Dopo aver messo in chiaro le cose nelle prime due partite della serie in quel di Houston (scarto nel punteggio di ben 52 punti e vantaggio di 2-0), gli Houston Rockets si impongono anche a Salt Lake City, superando gli Utah Jazz per 104-101 alla Vivint Smart Home Arena in gara-3. Nonostante la partenza a mille dei padroni di casa, gli ospiti prendono in breve tempo le contromisure e riescono a tenersi sempre a contatto con gli avversari, anche quando le cose sembrano non andare nel verso giusto.
James Harden vive una serata particolarmente complicata al tiro, sbagliando tutti i suoi primi 15 tentativi (record negativo nella storia dei playoff), ma riesce comunque a venir fuori nel momento che più conta, ossia nel quarto ed ultimo quarto che decide la gara. Negli ultimi 12′, infatti, il Barba mette a referto ben 14 punti col 60% dal campo, segnando anche la tripla del +4 (99-95) a poco più di un minuto dalla sirena e dando il suo personale contributo anche in una serata storta. L’MVP chiude a quota 22 punti, 4 rimbalzi, 10 assist, ben 6 palle recuperate e una stoppata con appena il 15% al tiro (3/20) e da dietro l’arco (2/13).
I Rockets, però, sono una squadra molto solida e dal collettivo affiatato: il quintetto va tutto in doppia cifra (doppia doppia da 12 punti e 10 rimbalzi per P.J. Tucker, doppia doppia da 11 punti, 14 rimbalzi, un recupero e 2 stoppate con 5/9 al tiro per Clint Capela, 12 punti, 5 rimbalzi, un assist e una stoppata per Eric Gordon e 18 punti, 4 rimbalzi, altrettanti assist e 3 recuperi con 7/15 dal campo per Chris Paul), mentre in uscita dalla panchina si mettono in mostra in particolar modo Gerald Green e Austin Rivers, autori rispettivamente di 9 punti e 3 rimbalzi col 60% da dietro l’arco (3/5) in appena 15′ e di 11 punti, 3 rimbalzi e un assist col 67% dal campo (4/6) e dalla lunga distanza (2/3) in 17′.
Rockets ok sul filo di lana, Jazz a rischio cappotto

Nervi tesi tra James Harden e Jae Crowder nelle prime battute di gara-3 alla Vivint Smart Home Arena di Salt Lake City.
Bene anche Kenneth Faried e Danuel House, che garantiscono esplosività e grinta su entrambi i lati del campo: 4 punti e 5 rimbalzi con un ottimo 100% dal campo (2/2) in appena 10′ per il primo, 5 punti, 4 rimbalzi e un recupero col 40% al tiro (2/5) in 20′ per il secondo.
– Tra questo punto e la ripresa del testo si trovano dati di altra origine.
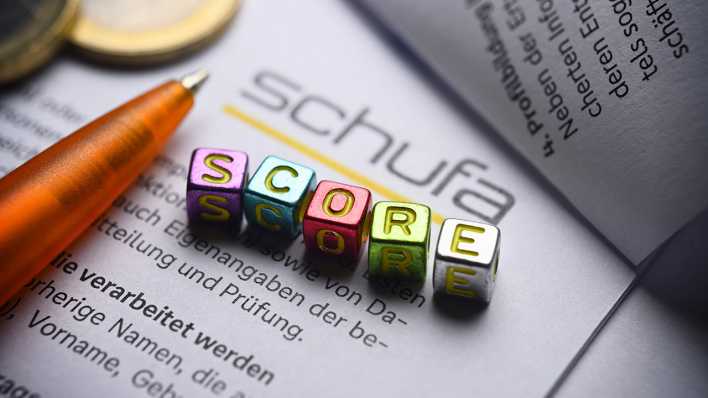 Buchstabenwürfel bilden das Wort "Score" auf einem Formular der Schufa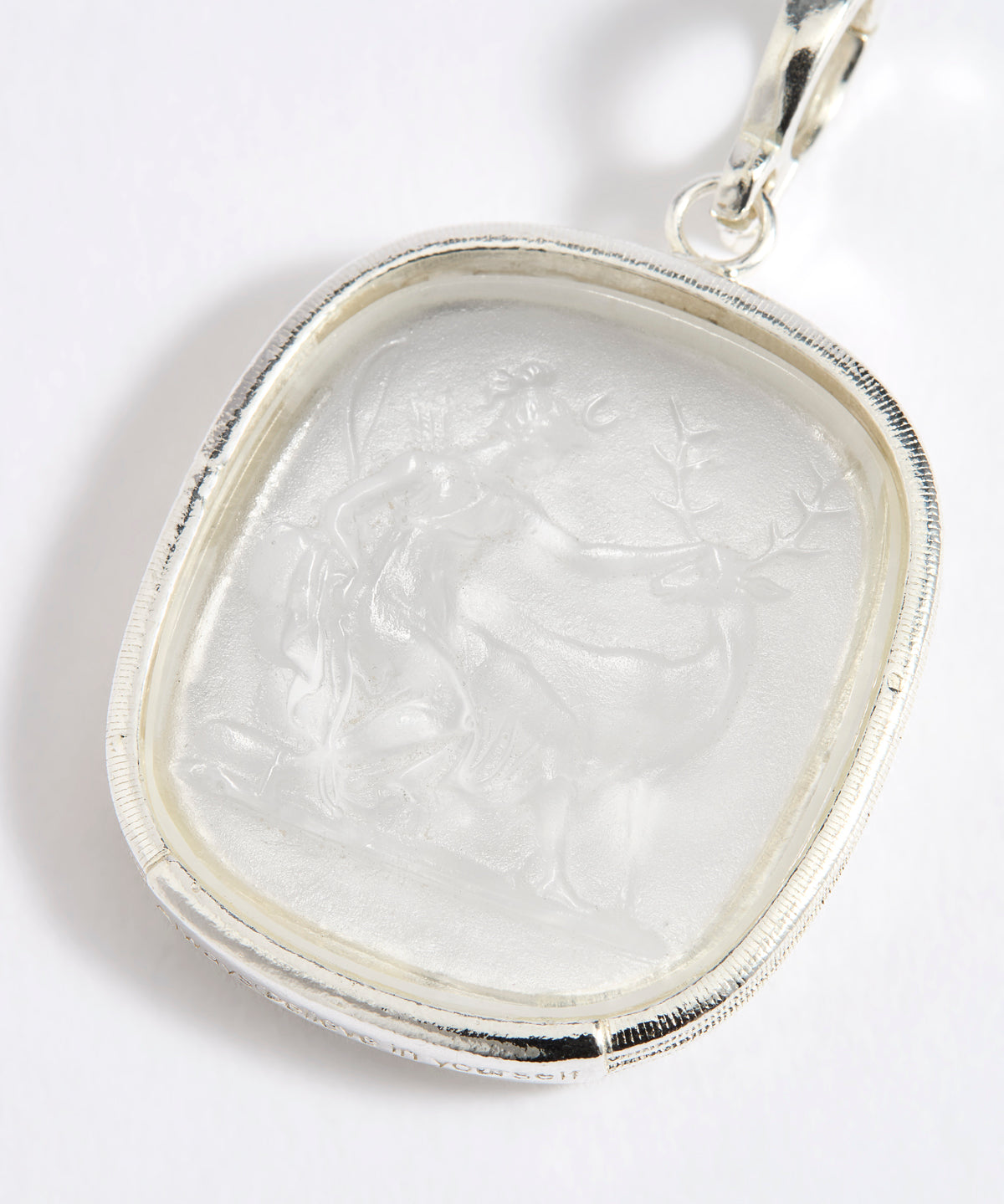 Close up of silver charm with embossed goddess Diana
Tra le file dei Jazz, invece, parte fortissimo Donovan Mitchell, le cui percentuali calano col prosieguo della gara, in particolar modo nel secondo tempo (9/27 al tiro, 4/12 da tre): il secondo classificato per la corsa al premio di Rookie of the Year dello scorso anno, però, riesce comunque a far registrare ben 34 punti, 6 rimbalzi, 5 assist, 3 palle recuperate e una stoppata.
Ricky Rubio offre una prova tutto sommato positiva (10 punti, 4 rimbalzi, 6 assist e 2 recuperi con 3/6 dal campo per lui), così come Rudy Gobert, autore di 10 punti, 8 rimbalzi, un assist e ben 7 stoppate col 75% al tiro (3/4), mentre in uscita dalla panchina Kyle Korver e Georges Niang combinano per 16 punti (8 a testa) e Derrick Favors mette a referto 13 punti, 4 rimbalzi e 2 stoppate con l’83% dal campo (5/6) in appena un quarto d’ora. Ancora sottotono, invece, le prove di Joe Ingles e Jae Crowder, quest’ultimo schierato in quintetto per la prima volta nel corso di questa serie: 8 punti, altrettanti rimbalzi e 5 assist col 25% da tre (2/8) e il 33% al tiro (3/9) per il veterano australiano, 5 punti, 5 rimbalzi, 2 assist e 2 palle rubate per l’ex Celtics e Cavaliers, che tira sì col 50% da dietro l’arco, ma con appena due tentativi (1/2).
La franchigia di Salt Lake City non riesce a vincere una gara contro i Rockets nemmeno sfruttando il fattore campo, con il pubblico di Salt Lake City accorso in massa per sostenere i propri beniamini e snervare gli avversari, e, soprattutto, la terribile serata al tiro di James Harden, decisamente più letale nelle prime due gare della serie a Houston. Per Utah si mette davvero male: il rischio sweep è dietro l’angolo e la rimonta a questo punto appare a dir poco improbabile, se non addirittura impossibile.